Cuando, por crisis económicas o desgarros en la convivencia, vinieron mal dadas, y así llevamos básicamente los últimos quince años («cuando no estuvo España en crisis», se preguntarán ya los más jóvenes), buscamos culpables antes que soluciones, una práctica por otra parte tremendamente contagiosa, posponiendo los debates sobre los problemas estructurales. Nada que ver con el arrojo con que en otros momentos históricos recientes se afrontó, por poner un caso, la obsolescencia de la estructura productiva, la construcción de políticas sociales viables o la necesidad de realizar reformas institucionales. Hemos adquirido la extraña práctica de desligar el grado de bienestar exigible de la fortaleza de nuestro tejido económico, y ahora es casi ortodoxo acumular deuda sobre las espaldas de las generaciones venideras. Al mismo tiempo, nuestra política migratoria restrictiva nos condena a una pirámide de población insostenible, pero seguimos manteniéndola en el espejismo de que algún milagro permitirá mantener servicios y prestaciones. Nos extrañamos, no obstante, cuando en la oferta electoral de las fuerzas populistas se incluyen propuestas a medio camino entre el darwinismo social y la autarquía. Y nos quedamos inermes (o peor aún, los pretendemos desautorizar como «basket of deplorables» al estilo Hillary) cuando, paradójicamente, obtienen el favor de los que se sienten perdedores ante los cambios sociales o quienes proyectan su frustración frente a los que sienten como amenaza. 

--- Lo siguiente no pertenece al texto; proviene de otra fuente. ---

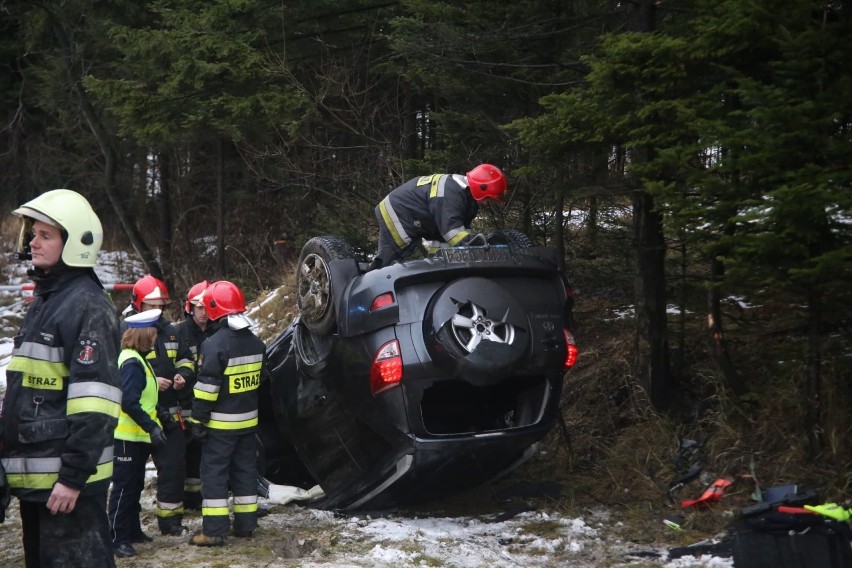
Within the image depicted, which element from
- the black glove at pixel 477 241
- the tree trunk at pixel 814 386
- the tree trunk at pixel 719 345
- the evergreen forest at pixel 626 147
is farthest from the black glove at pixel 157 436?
the tree trunk at pixel 814 386

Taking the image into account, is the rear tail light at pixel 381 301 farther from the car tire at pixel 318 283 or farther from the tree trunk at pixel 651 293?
the tree trunk at pixel 651 293

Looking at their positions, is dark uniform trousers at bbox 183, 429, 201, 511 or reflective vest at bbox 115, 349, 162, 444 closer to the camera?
reflective vest at bbox 115, 349, 162, 444

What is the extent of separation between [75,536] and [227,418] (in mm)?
2160

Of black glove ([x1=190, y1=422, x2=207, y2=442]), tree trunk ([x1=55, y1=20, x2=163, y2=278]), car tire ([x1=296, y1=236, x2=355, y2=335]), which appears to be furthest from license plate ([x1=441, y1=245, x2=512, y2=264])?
tree trunk ([x1=55, y1=20, x2=163, y2=278])

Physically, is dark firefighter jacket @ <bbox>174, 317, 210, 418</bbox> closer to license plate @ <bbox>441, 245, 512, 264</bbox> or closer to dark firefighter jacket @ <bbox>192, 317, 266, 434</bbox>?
dark firefighter jacket @ <bbox>192, 317, 266, 434</bbox>

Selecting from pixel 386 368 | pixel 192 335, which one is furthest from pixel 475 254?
pixel 192 335

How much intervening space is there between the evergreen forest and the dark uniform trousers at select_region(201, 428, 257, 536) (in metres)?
2.42

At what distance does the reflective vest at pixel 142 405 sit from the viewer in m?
6.13

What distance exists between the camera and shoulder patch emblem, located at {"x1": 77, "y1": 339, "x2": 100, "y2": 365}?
3994 millimetres

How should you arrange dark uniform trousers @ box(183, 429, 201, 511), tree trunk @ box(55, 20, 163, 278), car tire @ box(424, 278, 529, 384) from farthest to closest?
1. tree trunk @ box(55, 20, 163, 278)
2. dark uniform trousers @ box(183, 429, 201, 511)
3. car tire @ box(424, 278, 529, 384)

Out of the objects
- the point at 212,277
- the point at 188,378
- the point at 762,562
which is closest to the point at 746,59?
the point at 762,562

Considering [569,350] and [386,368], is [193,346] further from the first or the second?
[569,350]

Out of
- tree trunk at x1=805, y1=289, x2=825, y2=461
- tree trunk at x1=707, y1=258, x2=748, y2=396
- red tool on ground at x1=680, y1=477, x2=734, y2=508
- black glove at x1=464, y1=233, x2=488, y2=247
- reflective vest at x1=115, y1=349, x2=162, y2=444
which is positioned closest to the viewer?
tree trunk at x1=805, y1=289, x2=825, y2=461

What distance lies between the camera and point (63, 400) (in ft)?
13.5
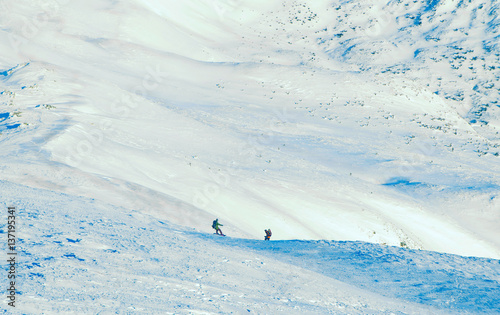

Reforzamos el poder público hasta límites nunca antes vistos por las excepcionales circunstancias vividas durante la pandemia; y cuando, pasado el shock inicial, ya estábamos entrenados en la dinámica imperativa que establecía por normativa de excepción prescripciones y limitaciones de derechos, las hemos mantenido preventivamente o como latente advertencia. Hemos cambiado la relación entre quien controla y quien es controlado, dando por bueno que hasta el concejal de festejos del último pueblo se sienta legitimado para decirte si puedes ejercer derechos civiles y políticos fundamentales, admitiendo que las palabras marciales y las reprimendas formen parte del vocabulario político. Inflado el globo autoritario y entregados a la idea de que alguien debe rescatarnos de nuestra inseguridad, nos asombra ahora que el hiperliderazgo sin complejos encumbre al primer mediocre como un salvador, marcando el tono político del resto. Entre medias, nos han robado no sólo la propia idea de seguridad sino también la de libertad, de cuya mera invocación se desconfía y se ponen peros nada más escuchar su nombre, perdiendo el debate dialéctico antes de salir de la caseta. 

En este estado de cosas, para evitar que determinadas propuestas políticas provoquen un corrimiento de carga que haga naufragar nuestro sistema político, o que consiga desfigurarlo de manera irremisible, no bastará esta vez con hacer aspavientos en nombre de unos valores, estilos y modos democráticos que las propias fuerzas políticas mayoritarias han horadado, y seguir con el business as usual. La oposición ante la involución tampoco vendrá de las corrientes hace unos años emergentes y hoy en vía muerta o en trance de desparecer. Conviene edificar otro discurso y, sobre todo revisar, las propias prácticas, porque esta vez no será el mero descarte lo que nos evite asomarnos al abismo (¿qué otra cosa sería una Europa exangüe y acosada con una mayoría de los países entregada al nacional-populismo?). Una parte importante de las sociedades europeas (y la española hace mucho que ya no es una excepción), atravesadas por la sensación tumultuosa de no tener el control sobre casi nada, empiezan a tener ganas de probar ese veneno, bajo la idea, tan peligrosa como inevitable, de que «algo hay que hacer».